§ WORK TO COMPLETE: Using the records below, copy exactly the part that opens with the line holding "I Don't Talk ISH Coffee Mug" and closes with the line holding "Фото - Helmut", minus the pictures.
START DATA EXCERPTS
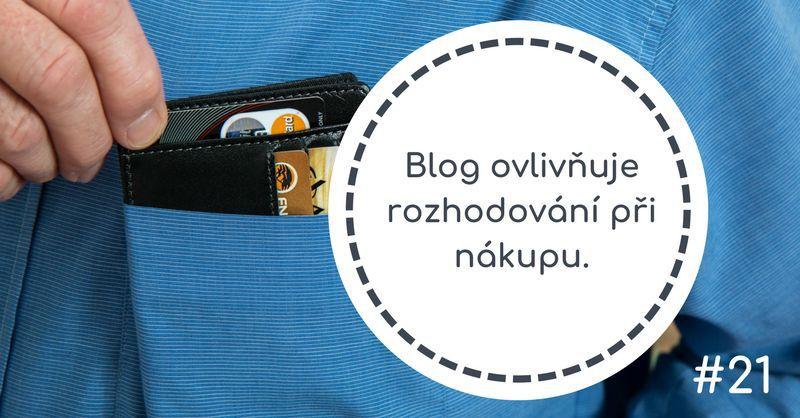 Blog ovlivňuje rozhodování při nákupu.
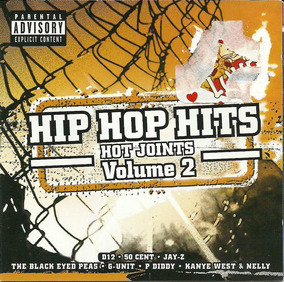 Hip Hop Hits Hot Joints Vol. 2 The Black Eyed Pears G-unit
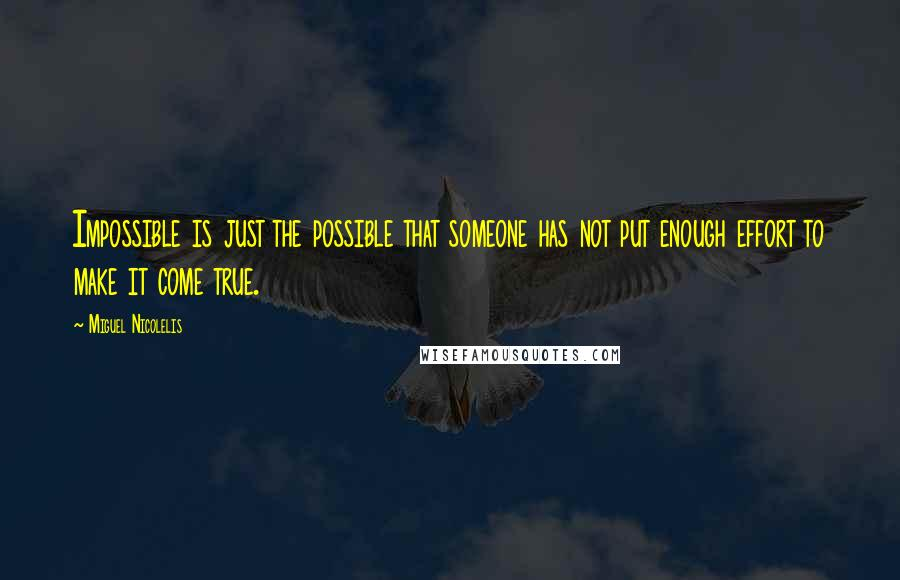 Miguel Nicolelis quotes: Impossible is just the possible that someone has not put enough effort to make it come true.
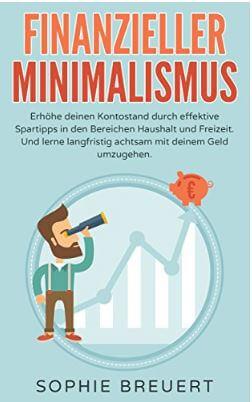 Finanzieller Minimalismus. Erhöhe deinen Kontostand durch effektive Tipps in den Bereichen Haushalt und Freizeit von Sophie Breuert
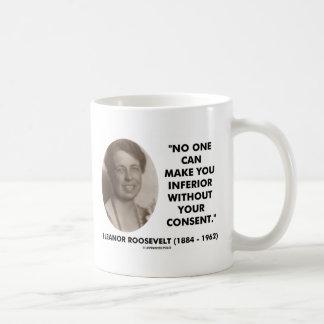 Eleanor Roosevelt No One Can Make You Inferior Coffee Mug
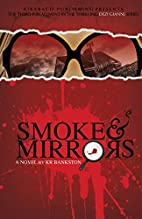 Smoke & Mirrors by KR Bankston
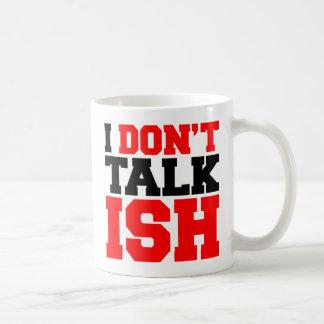 I Don't Talk ISH Coffee Mug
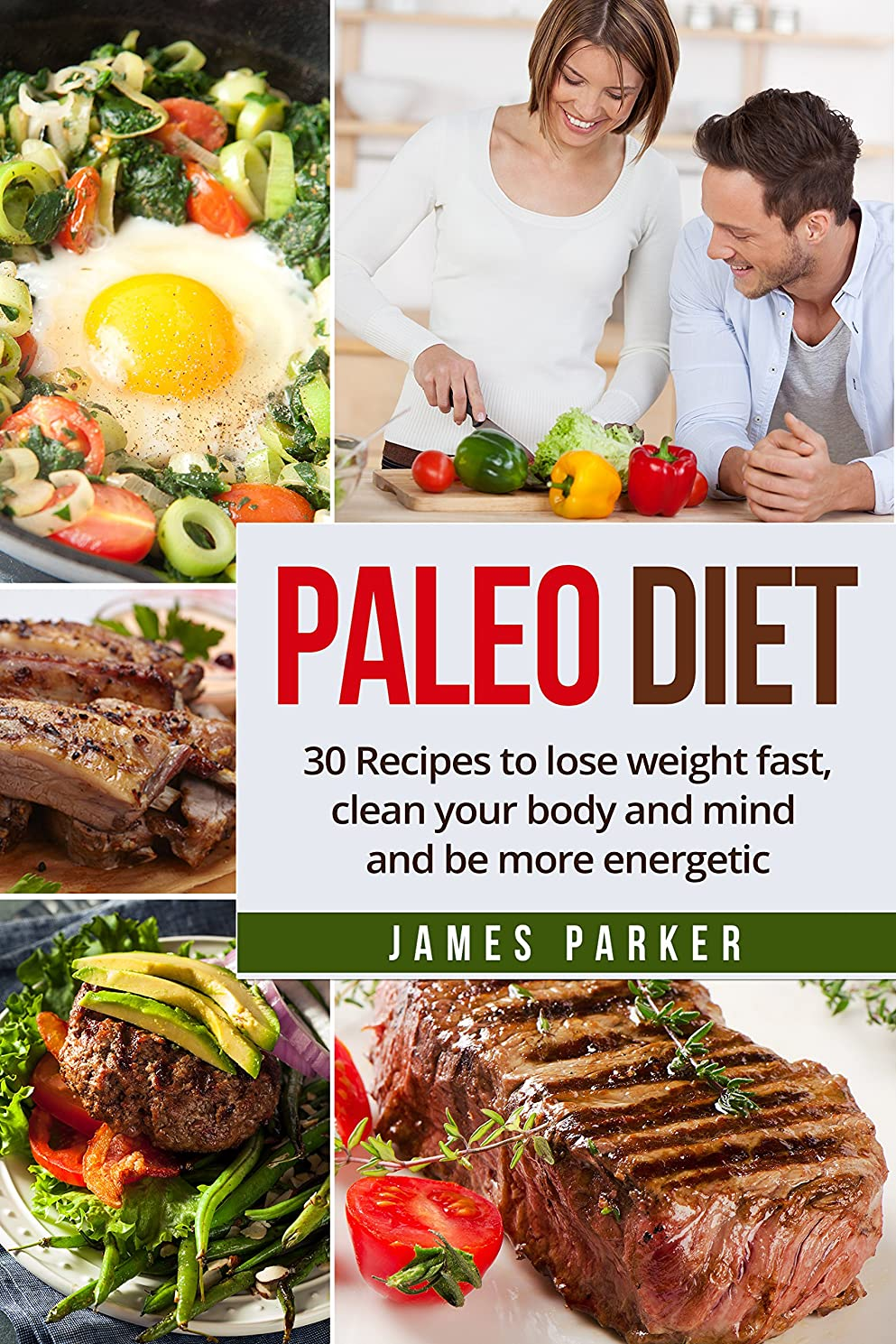Paleo Diet:30 Recipes to lose weight fast, clean your body and mind and be more energetic (Diet recipes, Weight loss, Paleo Diet, Paleo cookbook, lose ... Paleo diet ultimate guide) (English Edition)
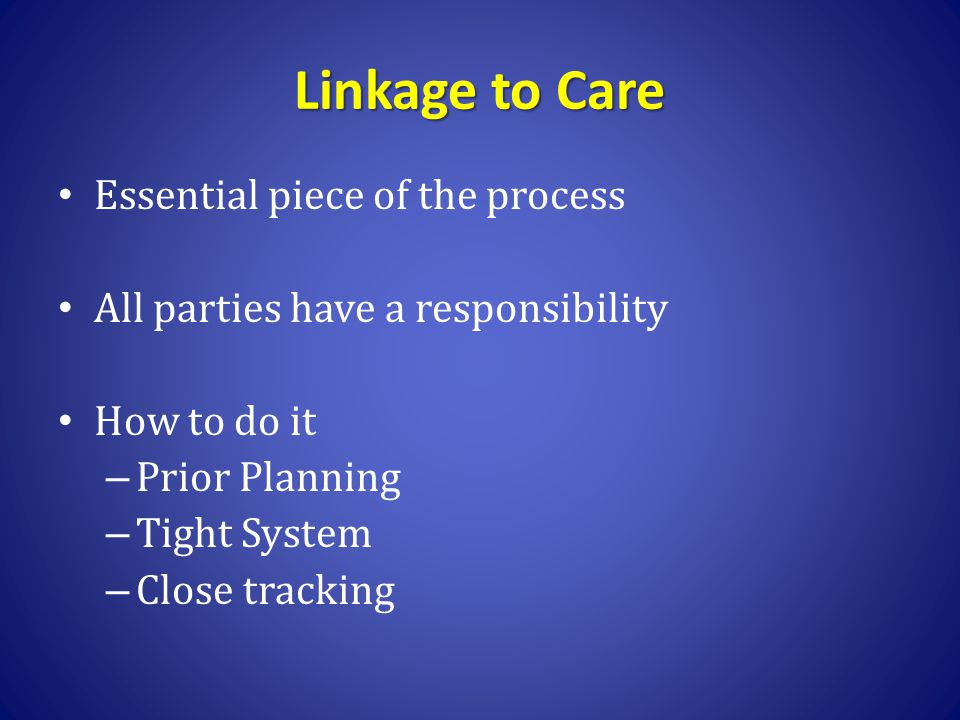 Linkage to Care Essential piece of the process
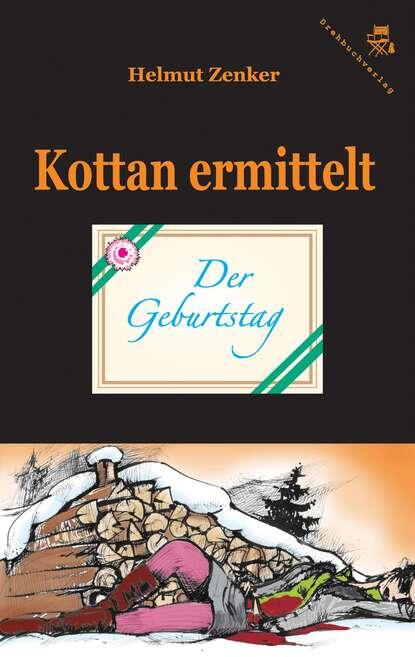 Фото - Helmut Zenker Kottan ermittelt: Der Geburtstag helmut zenker kottan ermittelt hartlgasse 16a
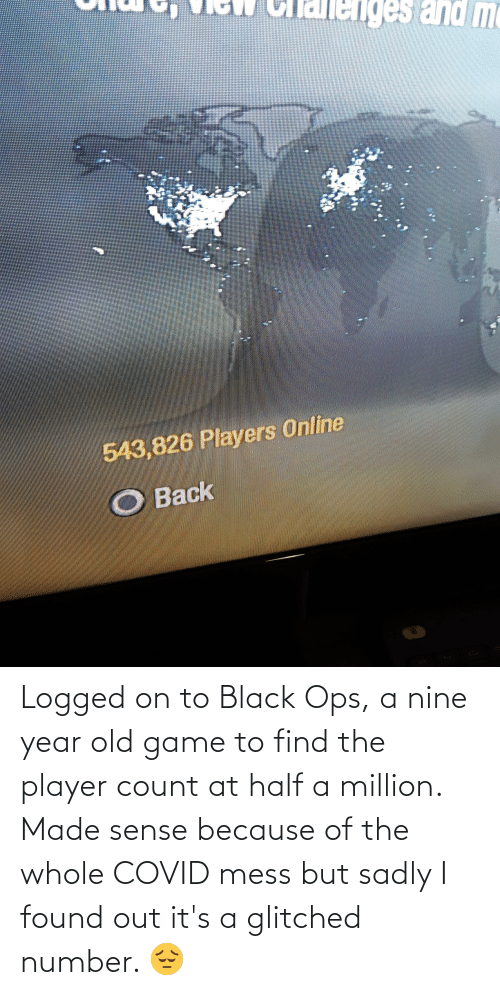 sadly: Logged on to Black Ops, a nine year old game to find the player count at half a million. Made sense because of the whole COVID mess but sadly I found out it's a glitched number. 😔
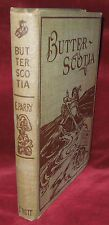 BUTTER SCOTIA OR A CHEAP TRIP TO FAIRYLAND -EDWARD ABBOT PARRY -1896-ILLUSTRATED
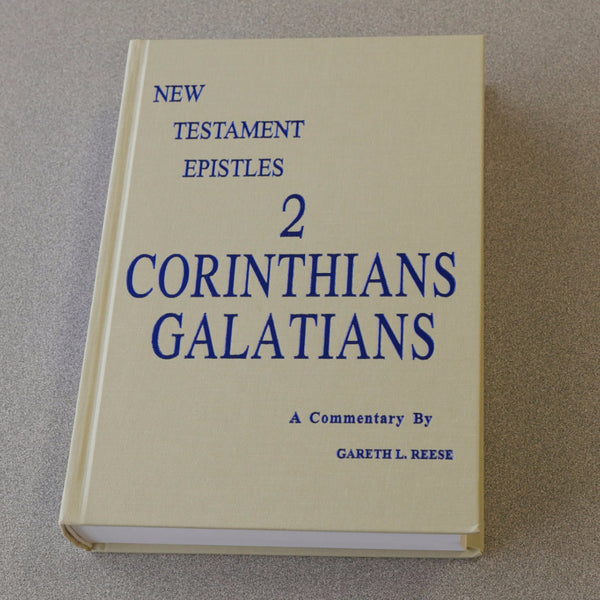 New Testament Epistles: 2 Corinthians and Galatians by Gareth Reese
END DATA EXCERPTS
§ ANSWER AREA:
 I Don't Talk ISH Coffee Mug
Paleo Diet:30 Recipes to lose weight fast, clean your body and mind and be more energetic (Diet recipes, Weight loss, Paleo Diet, Paleo cookbook, lose ... Paleo diet ultimate guide) (English Edition)
 Linkage to Care Essential piece of the process
 Фото - Helmut Zenker Kottan ermittelt: Der Geburtstag helmut zenker kottan ermittelt hartlgasse 16a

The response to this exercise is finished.